── Selected excerpt ──

Yuuki Yuuna is a Hero vs. Nietzsche and the “Dark Majokko” genre

DISCLAIMER: major spoilers from Yuuki Yuuna wa Yuushi de Aru and Puella Magi Madoka Magica, minor (near zero) spoilers from Mahou Shojo Ikusei Keikaku. I’m indeed assuming you have some sort of knowledge of Yuuki Yuuna (you’ve already watched the 2014 show).

I’m in summer break right now, even if I’ll have to start working next week, and this mean a couple of things: nothing to study (still doing math for the sake of it) and plenty of free time. I’m actually spending most of this spare time in watching animes, writing things here and sometimes hanging out with friends (and they’re so damn skilled in forcing me to go out when I’m in my “I don’t want to see anybody” mood). However this summer I started to do a thing I’ve never done before: focusing on a single genre; I selected Majokko (Mahou Shojo) over all genres because I found myself re-watching Puella Magi Madoka Magica, finishing Little Witch Academia and getting involved in an argument about deconstruction of the Magical Girl genre (you can read about this last thing here) in a short period of time and I really enjoyed all of those experiences. The day before yesterday I finished Yuuki Yuuna wa Yuusha de Aru, usually called Yuuki Yuuna is a Hero, and to be frank I’d never expected such a thing: I found it to be a great anime with some great drama and some sort of reconstructive elements; I want to discuss this last thing here, so, let’s start.

───
── Data extract ──

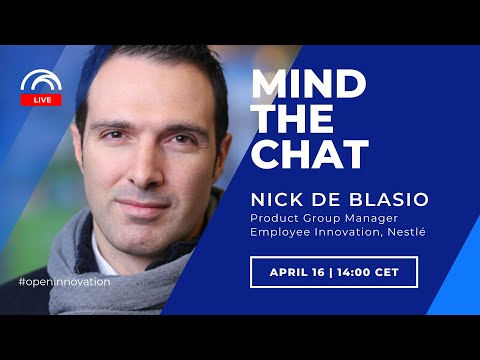 Mind the Chat with Nick De Blasio (Nestlé)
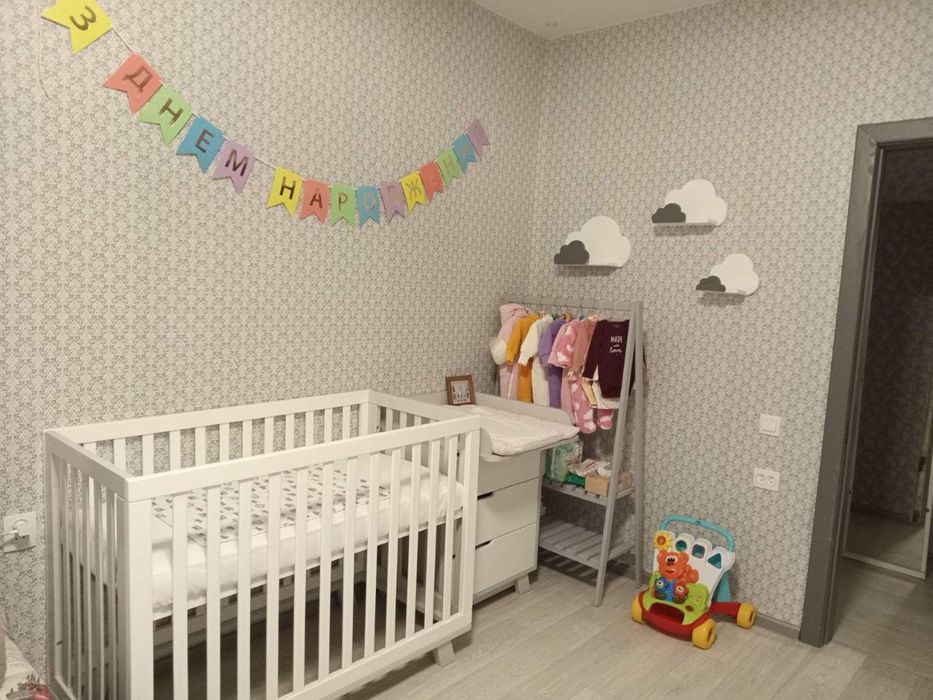 Полички дитячі "Хмаринки"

───

_What to do_
A. In the post about Yuuki Yuuna, when did the writer finish watching Yuuki Yuuna wa Yuusha de Aru?
B. Please retype the part of the post that opens with the words containing "DISCLAIMER: major spoilers" and closes with "the 2014 show).".
Work from the post alone, not from the material.

_Answers to the exercise_
A. The day before yesterday.

B.
DISCLAIMER: major spoilers from Yuuki Yuuna wa Yuushi de Aru and Puella Magi Madoka Magica, minor (near zero) spoilers from Mahou Shojo Ikusei Keikaku. I’m indeed assuming you have some sort of knowledge of Yuuki Yuuna (you’ve already watched the 2014 show).